Church’s paper exploits notions from both the λ-calculus and the then incipient recursion theory—in particular, he uses the equivalence of recursiveness and λ-definability, which he proves. But he observes (in 1936a: fn. 3) that with little alteration, the results might be presented solely in terms of the λ-calculus. Commentators have wondered why Church chose to state his thesis in terms of recursiveness rather than λ-definability but as this footnote indicates, the reasons cannot have been purely logical or mathematical. It is likely that Church was reacting to Gödel’s doubts about λ-definability as a representation of intuitive computability. See A.2 below.

The main theorems of (1936a) read as follows:

  • Theorem XVIII: There is no recursive function of a formula \(C\) whose value is 2 or 1 according as \(C\) has a normal form or not.
  • Theorem XIX: There is no recursive function of two formulas \(A\) and \(B\) whose value is 2 or 1 according as \(A \conv B\) or not.

“\(A \conv B\)” (\(A\) converts to \(B\)) means that \(B\) results from \(A\) by a series of applications of the rules of λ-conversion; and to say that \(C\) is in normal form is to say that neither it nor any part of it is of the form \(\lambda x \hdot M(N)\). (For the rules of λ-conversion and the notion of being in normal form see supplement D.)

Church remarks that the content of Theorem XVIII is that “the property of a well-formed formula that it has a normal form is not recursive” (1936a [BE: 123]). (Note that there is an important difference between this property and the property of being in normal form. The latter is recursive.) This result is quite remarkable, even from a jaded contemporary point of view accustomed to proofs of undecidability. The syntax of the λ-calculus and the rules of conversion are in themselves extremely simple, as compared even with the definition of a Turing machine. And the underlying idea of a calculus representing functions and the application of function to argument is about as fundamental to mathematics as it gets. Yet Church is able to prove that the basic operation of this calculus is unsolvable. In the last paragraph, Church applies this result to the “Entscheidungsproblem”, using the latter term in a more general sense than usual. He argues that it is a corollary of Theorem XIX that any ω-consistent system of logic containing relatively weak methods of proof and definition would contain a formula \(\Psi(a, b)\) expressing that \(a\) and \(b\) are the Gödel-numbers of formulas \(A\) and \(B\) such that \(A\) is convertible to \(B\). If \(A\) is convertible to \(B\), then \(\Psi(a, b)\) is provable, and if not, then \(\Psi(a, b)\) is not provable, given that the system is assumed to be ω-consistent. (Any ω-consistent system must be consistent, but the converse is not true; see Boolos, Burgess, and Jeffrey 2007 for the relevant definitions.) Such a system, Church argues, must be undecidable, since otherwise the problem of deciding whether or not \(A\) is convertible to \(B\) would be recursive, contrary to Theorem XIX. He concludes that

In particular, if the system of Principia Mathematica be ω-consistent, its decision problem is unsolvable (1936a [BE: 125]).

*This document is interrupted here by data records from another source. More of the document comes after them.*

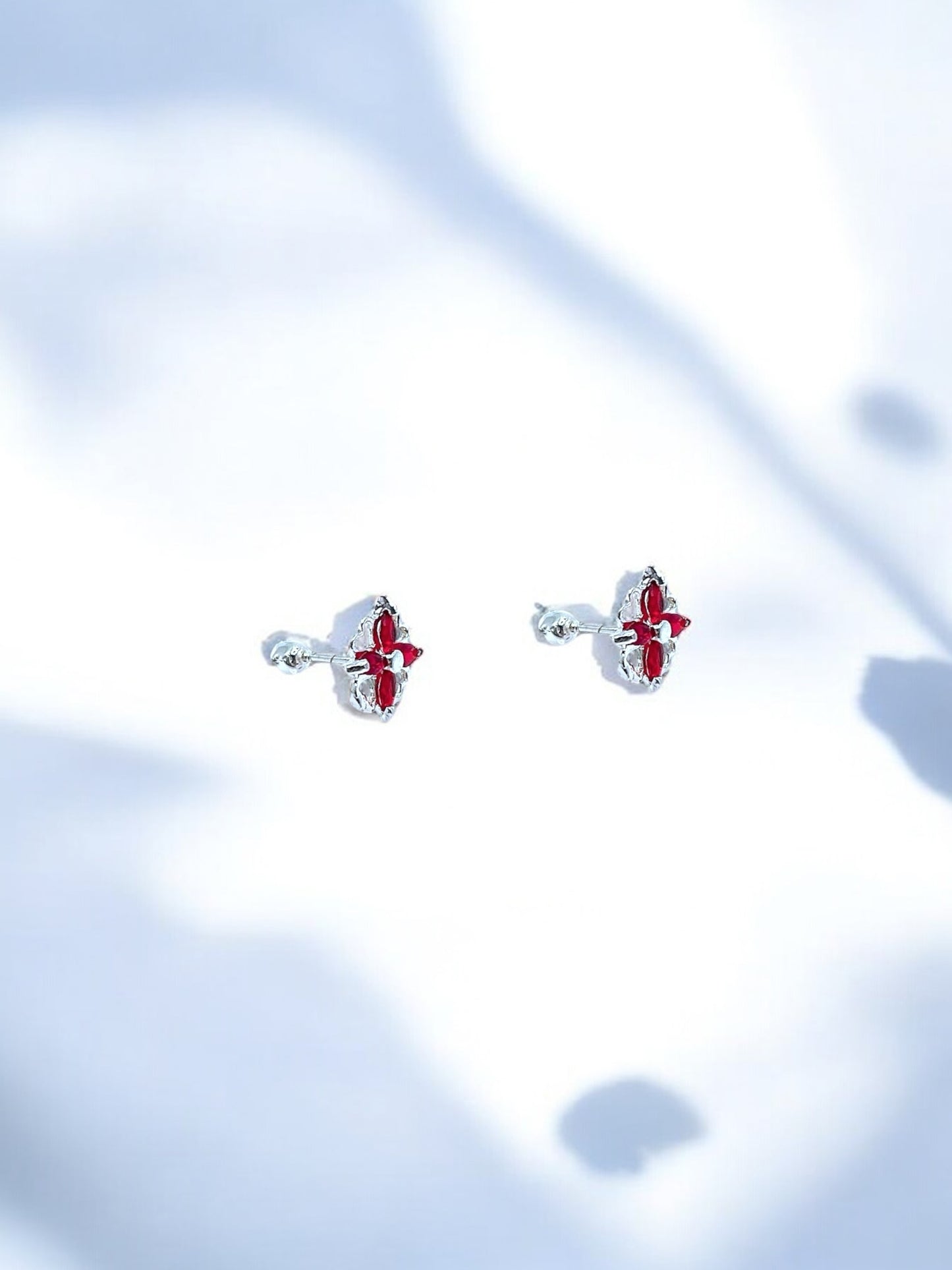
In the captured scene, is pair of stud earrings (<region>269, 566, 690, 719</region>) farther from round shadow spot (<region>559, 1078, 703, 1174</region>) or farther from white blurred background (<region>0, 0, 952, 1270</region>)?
round shadow spot (<region>559, 1078, 703, 1174</region>)

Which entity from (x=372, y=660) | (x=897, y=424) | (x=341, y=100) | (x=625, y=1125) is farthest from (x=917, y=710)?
(x=341, y=100)

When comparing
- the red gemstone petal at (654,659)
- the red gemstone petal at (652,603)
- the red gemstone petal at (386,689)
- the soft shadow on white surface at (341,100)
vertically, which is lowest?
the red gemstone petal at (386,689)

Notice that Church appeals to CT1 in the positive form stating that if the problem of deciding whether or not \(A\) converts to \(B\) were solvable, then it would be recursive.

In his (1936b), Church uses the term “Entscheidungsproblem” in the now standard way to refer to the decision problem for first order logic. The proof Church gives of the undecidability of first order logic differs significantly from contemporary textbook proofs. Boolos et al provides no less than three different proofs of this result, all labeled “Church’s theorem”: one appeals to properties of Turing machines, another to properties of primitive recursive functions and a third to properties of the first-order theory \(Q\). Church’s argument most closely resembles the third of these. \(Q\) is both undecidable and finitely axiomatizable. This means that the question whether a sentence \(A\) is a theorem of \(Q\) reduces to the question whether the sentence \(Q* \supset A\) is a theorem of first order logic, where \(Q*\) is the conjunction of the axioms of \(Q\). Hence if first order logic were decidable, \(Q\) would be decidable—and it is not. Similarly, Church makes use of an undecidable and finitely axiomatizable extension of first order logic, but his argument appeals to properties of λ-conversion. Church’s version has yet to find its way into the textbooks.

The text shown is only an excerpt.